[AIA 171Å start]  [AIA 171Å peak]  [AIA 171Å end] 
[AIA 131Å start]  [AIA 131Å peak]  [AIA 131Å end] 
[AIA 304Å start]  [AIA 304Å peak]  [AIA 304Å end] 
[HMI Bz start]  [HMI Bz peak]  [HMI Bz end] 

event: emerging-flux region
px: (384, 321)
..............................
*HOW TO COMPLETE THIS TASK:* Line by line, transcribe the data exactly.

*OUTPUT BELOW:*
[AIA 171Å start]  [AIA 171Å peak]  [AIA 171Å end] 
[AIA 131Å start]  [AIA 131Å peak]  [AIA 131Å end] 
[AIA 304Å start]  [AIA 304Å peak]  [AIA 304Å end] 
[HMI Bz start]  [HMI Bz peak]  [HMI Bz end] 

event: emerging-flux region
px: (384, 321)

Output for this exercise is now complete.